WORK TO BE COMPLETED ▸ Reproduce the rows verbatim, starting with the line that contains "How far away from" and going on through the line that contains "477 centimetres", with both of those lines included.

-- LISTING start --

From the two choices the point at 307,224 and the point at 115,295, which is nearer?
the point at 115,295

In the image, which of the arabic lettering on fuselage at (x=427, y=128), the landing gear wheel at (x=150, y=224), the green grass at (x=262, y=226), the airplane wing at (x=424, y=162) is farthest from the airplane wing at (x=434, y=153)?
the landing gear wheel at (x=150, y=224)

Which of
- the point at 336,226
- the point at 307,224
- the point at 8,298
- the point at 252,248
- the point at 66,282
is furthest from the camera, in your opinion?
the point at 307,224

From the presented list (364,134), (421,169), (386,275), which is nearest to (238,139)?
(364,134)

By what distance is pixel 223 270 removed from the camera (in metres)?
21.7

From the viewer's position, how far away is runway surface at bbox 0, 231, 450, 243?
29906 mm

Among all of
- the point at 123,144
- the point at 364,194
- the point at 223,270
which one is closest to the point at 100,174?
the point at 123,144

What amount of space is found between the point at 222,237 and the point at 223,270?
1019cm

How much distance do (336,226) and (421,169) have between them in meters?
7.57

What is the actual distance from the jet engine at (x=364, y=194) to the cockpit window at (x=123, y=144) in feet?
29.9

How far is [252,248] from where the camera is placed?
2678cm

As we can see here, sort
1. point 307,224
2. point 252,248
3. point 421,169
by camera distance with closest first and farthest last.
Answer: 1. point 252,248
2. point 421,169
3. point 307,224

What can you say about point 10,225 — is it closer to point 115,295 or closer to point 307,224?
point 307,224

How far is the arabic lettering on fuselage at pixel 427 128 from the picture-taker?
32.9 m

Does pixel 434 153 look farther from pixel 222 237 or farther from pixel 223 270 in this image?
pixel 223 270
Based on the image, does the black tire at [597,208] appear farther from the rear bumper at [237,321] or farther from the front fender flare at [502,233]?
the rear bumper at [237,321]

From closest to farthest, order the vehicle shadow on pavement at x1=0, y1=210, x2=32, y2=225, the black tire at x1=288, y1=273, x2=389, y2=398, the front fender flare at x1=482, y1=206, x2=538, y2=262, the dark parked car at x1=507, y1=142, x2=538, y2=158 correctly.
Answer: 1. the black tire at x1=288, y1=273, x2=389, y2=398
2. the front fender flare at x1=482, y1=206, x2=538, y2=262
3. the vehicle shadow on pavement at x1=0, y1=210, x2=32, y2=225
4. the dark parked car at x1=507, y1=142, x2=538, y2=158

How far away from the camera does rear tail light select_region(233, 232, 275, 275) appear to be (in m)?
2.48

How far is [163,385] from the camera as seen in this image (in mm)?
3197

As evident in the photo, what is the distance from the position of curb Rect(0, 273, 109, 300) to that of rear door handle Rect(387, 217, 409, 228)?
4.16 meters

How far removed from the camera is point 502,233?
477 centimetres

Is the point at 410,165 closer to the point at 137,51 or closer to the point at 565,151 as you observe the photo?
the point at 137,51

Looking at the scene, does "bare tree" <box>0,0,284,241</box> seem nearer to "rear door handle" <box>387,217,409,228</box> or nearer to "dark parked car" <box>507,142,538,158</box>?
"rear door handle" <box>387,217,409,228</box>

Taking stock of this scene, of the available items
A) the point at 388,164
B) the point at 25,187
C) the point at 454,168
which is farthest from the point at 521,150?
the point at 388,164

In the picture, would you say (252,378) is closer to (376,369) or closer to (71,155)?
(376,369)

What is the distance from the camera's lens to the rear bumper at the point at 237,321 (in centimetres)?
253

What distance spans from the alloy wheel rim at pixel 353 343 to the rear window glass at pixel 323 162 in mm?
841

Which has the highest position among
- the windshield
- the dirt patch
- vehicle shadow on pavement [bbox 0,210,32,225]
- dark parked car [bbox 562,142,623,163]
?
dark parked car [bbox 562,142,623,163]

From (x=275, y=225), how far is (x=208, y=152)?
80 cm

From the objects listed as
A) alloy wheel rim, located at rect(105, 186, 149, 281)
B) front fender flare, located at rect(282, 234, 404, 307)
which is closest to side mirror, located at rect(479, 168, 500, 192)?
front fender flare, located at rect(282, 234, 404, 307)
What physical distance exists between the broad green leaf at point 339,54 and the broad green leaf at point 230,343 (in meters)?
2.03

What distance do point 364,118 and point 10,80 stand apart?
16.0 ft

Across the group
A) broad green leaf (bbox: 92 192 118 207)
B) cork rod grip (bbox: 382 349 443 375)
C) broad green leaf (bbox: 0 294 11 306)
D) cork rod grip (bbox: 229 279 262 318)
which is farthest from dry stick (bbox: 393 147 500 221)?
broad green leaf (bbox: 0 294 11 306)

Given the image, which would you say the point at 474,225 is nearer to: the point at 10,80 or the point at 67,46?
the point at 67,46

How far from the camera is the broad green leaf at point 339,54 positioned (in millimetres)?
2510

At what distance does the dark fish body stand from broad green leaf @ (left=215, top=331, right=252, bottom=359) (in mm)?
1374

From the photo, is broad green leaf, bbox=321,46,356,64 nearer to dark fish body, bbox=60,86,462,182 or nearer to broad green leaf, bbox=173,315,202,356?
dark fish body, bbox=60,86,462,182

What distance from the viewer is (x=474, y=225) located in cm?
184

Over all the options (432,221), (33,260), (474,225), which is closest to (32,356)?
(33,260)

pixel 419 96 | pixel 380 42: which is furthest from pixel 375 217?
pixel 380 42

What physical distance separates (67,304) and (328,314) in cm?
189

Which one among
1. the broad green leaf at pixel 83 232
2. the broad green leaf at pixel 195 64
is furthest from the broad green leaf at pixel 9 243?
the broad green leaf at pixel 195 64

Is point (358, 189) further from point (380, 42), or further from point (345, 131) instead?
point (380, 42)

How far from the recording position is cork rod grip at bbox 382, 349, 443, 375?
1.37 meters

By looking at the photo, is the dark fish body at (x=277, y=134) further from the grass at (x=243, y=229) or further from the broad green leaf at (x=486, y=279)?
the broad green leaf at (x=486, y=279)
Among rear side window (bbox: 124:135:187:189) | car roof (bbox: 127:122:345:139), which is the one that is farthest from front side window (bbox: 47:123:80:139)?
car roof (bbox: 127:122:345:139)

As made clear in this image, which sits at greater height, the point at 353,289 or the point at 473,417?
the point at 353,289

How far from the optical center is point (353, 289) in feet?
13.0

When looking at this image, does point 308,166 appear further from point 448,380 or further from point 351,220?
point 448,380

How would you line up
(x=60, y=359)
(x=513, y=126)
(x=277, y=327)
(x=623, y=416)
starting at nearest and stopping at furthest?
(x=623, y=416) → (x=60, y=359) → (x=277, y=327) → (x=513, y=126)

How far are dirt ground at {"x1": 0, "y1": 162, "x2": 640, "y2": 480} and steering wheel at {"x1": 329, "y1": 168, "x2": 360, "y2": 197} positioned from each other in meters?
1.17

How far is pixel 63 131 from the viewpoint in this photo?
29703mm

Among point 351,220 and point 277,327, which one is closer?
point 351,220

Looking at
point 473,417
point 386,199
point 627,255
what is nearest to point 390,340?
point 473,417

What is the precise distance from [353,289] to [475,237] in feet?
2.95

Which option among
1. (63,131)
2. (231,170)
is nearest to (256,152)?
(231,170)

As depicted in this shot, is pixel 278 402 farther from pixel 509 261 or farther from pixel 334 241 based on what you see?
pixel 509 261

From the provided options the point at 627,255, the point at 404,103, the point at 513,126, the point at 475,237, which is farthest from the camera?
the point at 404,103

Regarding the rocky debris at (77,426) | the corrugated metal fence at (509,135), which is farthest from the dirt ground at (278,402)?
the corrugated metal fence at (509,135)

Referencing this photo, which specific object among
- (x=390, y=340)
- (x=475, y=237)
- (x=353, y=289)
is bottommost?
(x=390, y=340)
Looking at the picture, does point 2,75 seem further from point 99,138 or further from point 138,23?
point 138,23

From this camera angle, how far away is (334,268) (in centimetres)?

-- LISTING end --

EXPECTED ANSWER ▸
How far away from the camera does rear tail light select_region(233, 232, 275, 275) appear to be (in m)?
2.48

How far is [163,385] from the camera as seen in this image (in mm)?
3197

As evident in the photo, what is the distance from the position of curb Rect(0, 273, 109, 300) to that of rear door handle Rect(387, 217, 409, 228)?
4.16 meters

How far removed from the camera is point 502,233?
477 centimetres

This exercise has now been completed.